Add three-convergent-method threshold scripts + pixel-identity validation

Implements Partner v3's statistical rigor requirements at the level of
signature vs. accountant analysis units:

- Script 15 (Hartigan dip test): formal unimodality test via `diptest`.
  Result: Firm A cosine UNIMODAL (p=0.17, pure non-hand-signed population);
  full-sample cosine MULTIMODAL (p<0.001, mix of two regimes);
  accountant-level aggregates MULTIMODAL on both cos and dHash.
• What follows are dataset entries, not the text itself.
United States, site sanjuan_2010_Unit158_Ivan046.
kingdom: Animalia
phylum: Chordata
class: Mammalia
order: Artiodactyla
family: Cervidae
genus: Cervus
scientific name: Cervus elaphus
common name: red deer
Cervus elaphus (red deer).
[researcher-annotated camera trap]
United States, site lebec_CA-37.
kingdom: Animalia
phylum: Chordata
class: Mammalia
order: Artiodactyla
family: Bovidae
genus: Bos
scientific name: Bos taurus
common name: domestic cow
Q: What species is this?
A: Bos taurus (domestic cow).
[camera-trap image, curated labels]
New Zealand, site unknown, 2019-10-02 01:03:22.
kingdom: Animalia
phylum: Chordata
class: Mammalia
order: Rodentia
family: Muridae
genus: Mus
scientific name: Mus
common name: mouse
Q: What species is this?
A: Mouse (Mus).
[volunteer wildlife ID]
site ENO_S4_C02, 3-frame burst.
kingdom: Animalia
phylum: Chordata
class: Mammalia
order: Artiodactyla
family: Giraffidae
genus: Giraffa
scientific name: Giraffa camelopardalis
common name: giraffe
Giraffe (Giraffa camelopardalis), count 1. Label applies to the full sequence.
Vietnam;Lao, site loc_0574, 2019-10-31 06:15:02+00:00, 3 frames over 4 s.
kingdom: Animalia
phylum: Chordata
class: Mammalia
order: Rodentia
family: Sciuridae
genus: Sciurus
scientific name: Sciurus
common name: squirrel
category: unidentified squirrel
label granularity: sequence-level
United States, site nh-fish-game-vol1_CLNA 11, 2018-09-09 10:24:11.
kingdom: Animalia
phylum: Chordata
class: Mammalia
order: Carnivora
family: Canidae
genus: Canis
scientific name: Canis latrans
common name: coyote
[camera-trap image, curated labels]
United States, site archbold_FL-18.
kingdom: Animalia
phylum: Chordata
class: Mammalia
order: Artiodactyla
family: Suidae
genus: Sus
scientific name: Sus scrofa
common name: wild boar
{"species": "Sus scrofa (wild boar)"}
- Script 16 (Burgstahler-Dichev / McCrary): discretised Z-score transition
  detection. Firm A and full-sample cosine transitions at 0.985; dHash
  at 2.0.

- Script 17 (Beta mixture EM + logit-GMM): 2/3-component Beta via EM
  with MoM M-step, plus parallel Gaussian mixture on logit transform
  as White (1982) robustness check. Beta-3 BIC < Beta-2 BIC at signature
  level confirms 2-component is a forced fit -- supporting the pivot
  to accountant-level mixture.

- Script 18 (Accountant-level GMM): rebuilds the 2026-04-16 analysis
  that was done inline and not saved. BIC-best K=3 with components
  matching prior memory almost exactly: C1 (cos=0.983, dh=2.41, 20%,
  Deloitte 139/141), C2 (0.954, 6.99, 51%, KPMG/PwC/EY), C3 (0.928,
  11.17, 28%, small firms). 2-component natural thresholds:
  cos=0.9450, dh=8.10.

- Script 19 (Pixel-identity validation): no human annotation needed.
  Uses pixel_identical_to_closest (310 sigs) as gold positive and
  Firm A as anchor positive. Confirms Firm A cosine>0.95 = 92.51%
  (matches prior 2026-04-08 finding of 92.5%), dual rule
  cos>0.95 AND dhash_indep<=8 captures 89.95% of Firm A.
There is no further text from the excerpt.